[Pasaje proporcionado]:
Mencionaba los males de la esperanza en el entendido de que las acciones individuales no son independientes de la colectividad. Y cuando se desafía una estructura queda latente la tentación de regenerar al hombre: el colmo del optimismo, la perversidad de las buenas intenciones está en la fe en que es posible modelar los elementos imperfectos del ser humano. Un Estado, movido por su raigambre perversa o sus buenos deseos, nada más ver las masacres querrá confiscar a los inocentes de sus medios de defensa o bien podría acelerar los procesos de falsa integración para, en teoría, acostumbrar a los reemplazados al que será su futuro ahora como minoría. Muchos lo aceptarán, resignados o entusiasmados. El espíritu de combate tiene su límite.

Filas de una fuente de datos:
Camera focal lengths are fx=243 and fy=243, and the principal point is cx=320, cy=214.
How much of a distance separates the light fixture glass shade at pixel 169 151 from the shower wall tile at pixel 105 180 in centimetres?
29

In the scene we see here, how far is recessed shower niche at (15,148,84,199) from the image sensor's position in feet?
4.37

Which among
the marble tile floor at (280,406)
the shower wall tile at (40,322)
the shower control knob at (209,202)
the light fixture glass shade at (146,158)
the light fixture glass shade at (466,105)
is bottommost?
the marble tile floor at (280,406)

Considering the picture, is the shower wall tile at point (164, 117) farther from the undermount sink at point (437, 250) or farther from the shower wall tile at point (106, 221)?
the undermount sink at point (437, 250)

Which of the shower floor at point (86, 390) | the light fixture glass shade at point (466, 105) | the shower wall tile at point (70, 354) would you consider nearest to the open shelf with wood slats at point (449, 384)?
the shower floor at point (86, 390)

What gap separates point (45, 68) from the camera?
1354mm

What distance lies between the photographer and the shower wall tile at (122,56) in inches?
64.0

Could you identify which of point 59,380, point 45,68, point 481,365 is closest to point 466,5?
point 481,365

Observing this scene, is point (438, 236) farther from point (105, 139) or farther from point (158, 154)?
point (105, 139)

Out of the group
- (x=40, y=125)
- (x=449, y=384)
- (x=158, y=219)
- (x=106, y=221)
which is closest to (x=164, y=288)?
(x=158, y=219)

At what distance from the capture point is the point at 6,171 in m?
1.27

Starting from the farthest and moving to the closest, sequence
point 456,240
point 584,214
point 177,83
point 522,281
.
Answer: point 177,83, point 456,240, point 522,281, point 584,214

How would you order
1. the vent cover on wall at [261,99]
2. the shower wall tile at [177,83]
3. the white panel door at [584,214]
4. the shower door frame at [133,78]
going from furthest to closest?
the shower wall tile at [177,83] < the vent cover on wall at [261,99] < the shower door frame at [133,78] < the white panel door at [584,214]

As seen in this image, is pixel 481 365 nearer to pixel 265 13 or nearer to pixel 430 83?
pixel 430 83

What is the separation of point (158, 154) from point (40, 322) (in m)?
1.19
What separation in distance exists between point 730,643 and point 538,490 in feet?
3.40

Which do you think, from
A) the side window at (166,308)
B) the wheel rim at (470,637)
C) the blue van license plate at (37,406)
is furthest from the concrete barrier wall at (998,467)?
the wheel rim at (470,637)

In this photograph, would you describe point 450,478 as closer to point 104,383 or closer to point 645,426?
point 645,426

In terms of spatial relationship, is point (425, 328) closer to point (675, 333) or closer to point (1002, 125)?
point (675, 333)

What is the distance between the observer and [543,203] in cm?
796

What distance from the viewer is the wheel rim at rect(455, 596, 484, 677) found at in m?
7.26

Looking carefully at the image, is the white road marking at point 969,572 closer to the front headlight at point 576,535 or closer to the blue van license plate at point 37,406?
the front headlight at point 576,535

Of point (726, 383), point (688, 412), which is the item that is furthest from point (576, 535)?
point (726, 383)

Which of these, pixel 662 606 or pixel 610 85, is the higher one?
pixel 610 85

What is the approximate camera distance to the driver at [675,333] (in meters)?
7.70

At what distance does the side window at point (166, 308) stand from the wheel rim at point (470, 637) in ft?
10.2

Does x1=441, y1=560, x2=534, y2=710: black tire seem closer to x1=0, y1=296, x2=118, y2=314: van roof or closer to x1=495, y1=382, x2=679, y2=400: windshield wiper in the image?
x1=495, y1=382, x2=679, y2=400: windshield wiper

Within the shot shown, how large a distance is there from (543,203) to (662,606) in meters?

[Tarea breve A]:
Según el pasaje sobre los males de la esperanza, ¿por qué se mencionaban esos males? Responda en una a tres oraciones.
[Tarea breve B]:
Reanude el pasaje sobre los males de la esperanza a continuación de su última oración.
Estas filas no guardan relación alguna con el pasaje.

[Respuesta del ejercicio A]:
Se mencionaban en el entendido de que las acciones individuales no son independientes de la colectividad.

[Respuesta del ejercicio B]:
Allá de 1940, en una Europa sitiada por la guerra, escribía Albert Camus un comentario pertinente para toda etapa histórica. «Nos encontramos en una época trágica. Pero es asimismo cierto que demasiadas gentes confunden lo trágico con lo desesperado». Donde unos se tiran a padecer el desarraigo y otros observan impotentes, los hay quienes empuñan las armas en un intento por corregir la perversión de los tiempos. Las transformaciones, físicas o intelectuales, requieren de una masa crítica. A título personal, soy un tanto escéptico. Creo que hay algo en la modernidad, la democracia, el progreso y la comodidad que ha sabido drenar el ethos general de la lucha. Podría equivocarme. Mientras tanto, Camus nos alienta a entender la naturaleza de la realidad al afirmar, correctamente, que «este mundo está envenenado de desgracias en las que parece complacerse». Un mundo que se regodea de sus tragedias porque la existencia, en sí misma, es trágica. ¿Qué hacer entonces? Llorar por el espíritu, dice Camus, es vano. Habrá que trabajar en él por medio de «la firmeza de carácter, el gusto, la clásica felicidad, la dura altivez, la fría frugalidad del sabio». En otras palabras, no sucumbir a la desesperación, pues como diría Houellebecq «una civilización muere por hastío, por asco de sí misma». Por falta de carácter, habría que añadir. Virtud cada vez más rara en Occidente, no porque no sea propia a su cultura, sino porque la ha cedido.